• [Extract to read]:
--- Begin ---

One purpose of lambdas and list comprehensions is to remove the potential for side effects with variables. A side effect is any unexpect use of a variable. In general, variables are highly exposed to side effects as anything in their scope can alter or access them. This is true to the extent that some functional programmers talk about any use of a variable as being a side effect. As we saw when we looked at , the potential for picking up the wrong variable isn't an abstract issue. To minimise potential errors we'd like to limit the use of variables to only the lines we need them. Lambdas and list comprehensions are two way of doing this: as the scope of the variables is very limited. The Python documentation gives the following example:

Here's some standard code creating a list of squares of numbers:

squares = []
for x in range(10):
    squares.append(x**2)
print(squares) # [0, 1, 4, 9, 16, 25, 36, 49, 64, 81]

The problem is that it uses the squares variable which may or may not exist before, and will exist after this runs. To prevent this, we could use either of the following, which don't create that variable:

squares = list(map(lambda x: x**2, range(10)))
squares = [x**2 for x in range(10)]

Neither of these create any variables outside the scope of their statements. It is worth noticing that lambdas are generally avoided by Python programmers, as (as can be seen above) list comprehensions were designed to replace them with more elegance. Nevertheless, they have their uses.


Sorting

Sorting may seem of limited use, as you can either sort as-is, or pass in a function that takes in a single value (of which there are a limited number). However, you can actually build some reasonably sophisticated sort routines. Let's walk through an example. Say we have:

s = ["a:bee","b:apple","c:zoo","d:coffee"]

and we want to sort the main words alphabetically. There's no function that will take in a word and return it minus the two left character. However, there is:

str.rpartition(sep)
which returns a tuple split at sep. The question is, how do we use this method, which takes a separator as whatever self it is called on, then get the second part of the tuple?

The operator library includes functions for invoking operations on variables:

itemgetter() # get an item
attrgetter() # get an internal variable
methodcaller() # invoke a method

So, we can sort using rpartition, and then sort again on the second item in the returned tuple. Here's the code:

import operator

s = ["a:bee","b:apple","c:zoo","d:coffee"]

s2 = sorted(
    sorted(
        s,key=operator.methodcaller("rpartition",":")
    )
    , key=operator.itemgetter(2)
    )
print(s2)

Although this looks complicated, and indeed is, the message is firstly that with a little persistence most things can be achieved, and secondly it pays to read around the standard library and get used to it so you know roughly where to look when something stops you moving forward.

--- End ---

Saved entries
--- Begin ---

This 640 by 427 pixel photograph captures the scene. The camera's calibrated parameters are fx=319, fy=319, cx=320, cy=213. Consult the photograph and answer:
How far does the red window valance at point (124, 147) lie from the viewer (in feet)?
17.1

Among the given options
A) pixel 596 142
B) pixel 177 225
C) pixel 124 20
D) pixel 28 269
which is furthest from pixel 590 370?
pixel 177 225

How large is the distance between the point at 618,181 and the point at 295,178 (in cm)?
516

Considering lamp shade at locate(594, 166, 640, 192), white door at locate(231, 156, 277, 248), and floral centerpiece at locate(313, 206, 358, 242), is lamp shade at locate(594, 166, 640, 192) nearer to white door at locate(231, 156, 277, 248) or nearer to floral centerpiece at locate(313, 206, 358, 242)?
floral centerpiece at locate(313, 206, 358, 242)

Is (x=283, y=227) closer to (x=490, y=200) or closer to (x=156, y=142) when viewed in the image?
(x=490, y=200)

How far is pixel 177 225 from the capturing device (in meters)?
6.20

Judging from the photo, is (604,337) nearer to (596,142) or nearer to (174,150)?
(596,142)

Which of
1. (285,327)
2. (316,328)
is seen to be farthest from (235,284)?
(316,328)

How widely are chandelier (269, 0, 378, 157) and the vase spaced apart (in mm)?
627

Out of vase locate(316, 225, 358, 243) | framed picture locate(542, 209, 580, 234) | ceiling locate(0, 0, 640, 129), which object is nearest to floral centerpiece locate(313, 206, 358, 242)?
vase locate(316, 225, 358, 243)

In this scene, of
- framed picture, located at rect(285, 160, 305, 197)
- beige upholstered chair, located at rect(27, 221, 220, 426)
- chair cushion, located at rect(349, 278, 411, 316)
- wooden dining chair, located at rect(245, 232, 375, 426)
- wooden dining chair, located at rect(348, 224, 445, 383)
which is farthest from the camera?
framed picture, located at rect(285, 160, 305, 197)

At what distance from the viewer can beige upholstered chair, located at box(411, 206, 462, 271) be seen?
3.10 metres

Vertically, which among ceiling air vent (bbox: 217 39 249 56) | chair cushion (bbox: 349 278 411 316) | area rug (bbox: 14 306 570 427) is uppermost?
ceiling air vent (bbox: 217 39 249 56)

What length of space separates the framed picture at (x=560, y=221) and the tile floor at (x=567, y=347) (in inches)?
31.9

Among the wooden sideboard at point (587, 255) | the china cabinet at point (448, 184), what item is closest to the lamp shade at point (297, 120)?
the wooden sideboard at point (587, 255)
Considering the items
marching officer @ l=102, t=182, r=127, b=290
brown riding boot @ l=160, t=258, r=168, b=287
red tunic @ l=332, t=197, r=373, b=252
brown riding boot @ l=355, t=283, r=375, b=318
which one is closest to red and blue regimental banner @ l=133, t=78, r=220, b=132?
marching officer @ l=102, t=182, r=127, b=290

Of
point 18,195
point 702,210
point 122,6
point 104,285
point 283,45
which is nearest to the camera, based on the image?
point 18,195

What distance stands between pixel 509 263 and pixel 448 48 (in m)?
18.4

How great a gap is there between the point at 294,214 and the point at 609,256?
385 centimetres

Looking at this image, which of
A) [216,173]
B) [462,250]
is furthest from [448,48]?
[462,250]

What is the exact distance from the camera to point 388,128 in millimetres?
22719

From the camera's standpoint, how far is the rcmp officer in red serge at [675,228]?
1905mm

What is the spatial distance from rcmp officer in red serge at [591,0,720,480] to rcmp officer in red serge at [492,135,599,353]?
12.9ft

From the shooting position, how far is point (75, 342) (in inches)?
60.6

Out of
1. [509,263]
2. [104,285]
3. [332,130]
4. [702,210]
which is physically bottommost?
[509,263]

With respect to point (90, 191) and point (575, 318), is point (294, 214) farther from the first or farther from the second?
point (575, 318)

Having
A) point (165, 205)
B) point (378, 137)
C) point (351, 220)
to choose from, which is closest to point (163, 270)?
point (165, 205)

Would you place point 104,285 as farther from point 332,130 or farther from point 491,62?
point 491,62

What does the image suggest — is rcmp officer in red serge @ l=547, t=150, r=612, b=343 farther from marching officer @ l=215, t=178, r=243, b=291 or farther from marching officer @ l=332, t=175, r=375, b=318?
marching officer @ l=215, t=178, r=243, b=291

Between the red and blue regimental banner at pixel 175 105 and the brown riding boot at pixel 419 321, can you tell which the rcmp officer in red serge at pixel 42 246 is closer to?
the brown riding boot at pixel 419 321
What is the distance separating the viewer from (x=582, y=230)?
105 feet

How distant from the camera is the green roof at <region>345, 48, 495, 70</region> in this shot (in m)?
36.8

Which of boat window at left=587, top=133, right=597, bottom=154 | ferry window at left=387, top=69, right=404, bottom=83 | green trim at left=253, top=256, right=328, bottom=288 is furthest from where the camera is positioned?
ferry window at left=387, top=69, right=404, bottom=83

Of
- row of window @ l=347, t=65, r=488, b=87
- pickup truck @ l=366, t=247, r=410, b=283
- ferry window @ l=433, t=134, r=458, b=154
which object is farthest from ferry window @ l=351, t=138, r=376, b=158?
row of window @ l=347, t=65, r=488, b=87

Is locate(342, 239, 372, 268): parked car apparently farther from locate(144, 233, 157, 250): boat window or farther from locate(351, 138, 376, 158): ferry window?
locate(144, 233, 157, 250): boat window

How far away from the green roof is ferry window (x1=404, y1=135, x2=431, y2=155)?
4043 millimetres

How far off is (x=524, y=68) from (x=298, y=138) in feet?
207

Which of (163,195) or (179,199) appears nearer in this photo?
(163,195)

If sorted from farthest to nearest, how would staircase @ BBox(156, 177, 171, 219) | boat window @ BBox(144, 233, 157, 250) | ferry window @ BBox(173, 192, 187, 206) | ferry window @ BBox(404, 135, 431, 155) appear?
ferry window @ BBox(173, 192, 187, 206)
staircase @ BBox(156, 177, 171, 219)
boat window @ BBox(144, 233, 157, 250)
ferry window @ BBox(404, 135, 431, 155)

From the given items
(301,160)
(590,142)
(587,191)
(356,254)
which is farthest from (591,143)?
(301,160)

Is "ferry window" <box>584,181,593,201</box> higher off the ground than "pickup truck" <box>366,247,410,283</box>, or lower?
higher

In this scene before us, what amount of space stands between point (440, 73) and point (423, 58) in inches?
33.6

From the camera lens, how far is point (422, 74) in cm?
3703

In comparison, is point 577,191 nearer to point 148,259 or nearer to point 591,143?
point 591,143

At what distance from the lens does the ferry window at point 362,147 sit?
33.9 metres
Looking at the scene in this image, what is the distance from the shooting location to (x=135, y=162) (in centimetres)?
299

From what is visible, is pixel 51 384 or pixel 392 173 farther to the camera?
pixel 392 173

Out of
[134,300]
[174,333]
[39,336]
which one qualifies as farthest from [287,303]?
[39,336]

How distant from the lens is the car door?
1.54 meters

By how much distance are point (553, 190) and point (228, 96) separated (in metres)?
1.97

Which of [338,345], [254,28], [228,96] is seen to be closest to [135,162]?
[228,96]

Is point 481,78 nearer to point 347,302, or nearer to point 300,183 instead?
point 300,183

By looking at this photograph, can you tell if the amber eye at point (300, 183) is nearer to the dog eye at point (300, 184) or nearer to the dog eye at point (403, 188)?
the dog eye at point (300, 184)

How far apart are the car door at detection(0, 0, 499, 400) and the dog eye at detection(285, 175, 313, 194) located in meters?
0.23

--- End ---

• [Problem details]:
Reproduce the passage on lambdas, list comprehensions and sorting from "squares = []" up to and including "have their uses.". The lines have no connection to the text on lambdas and sorting.

• [Finished task]:
squares = []
for x in range(10):
    squares.append(x**2)
print(squares) # [0, 1, 4, 9, 16, 25, 36, 49, 64, 81]

The problem is that it uses the squares variable which may or may not exist before, and will exist after this runs. To prevent this, we could use either of the following, which don't create that variable:

squares = list(map(lambda x: x**2, range(10)))
squares = [x**2 for x in range(10)]

Neither of these create any variables outside the scope of their statements. It is worth noticing that lambdas are generally avoided by Python programmers, as (as can be seen above) list comprehensions were designed to replace them with more elegance. Nevertheless, they have their uses.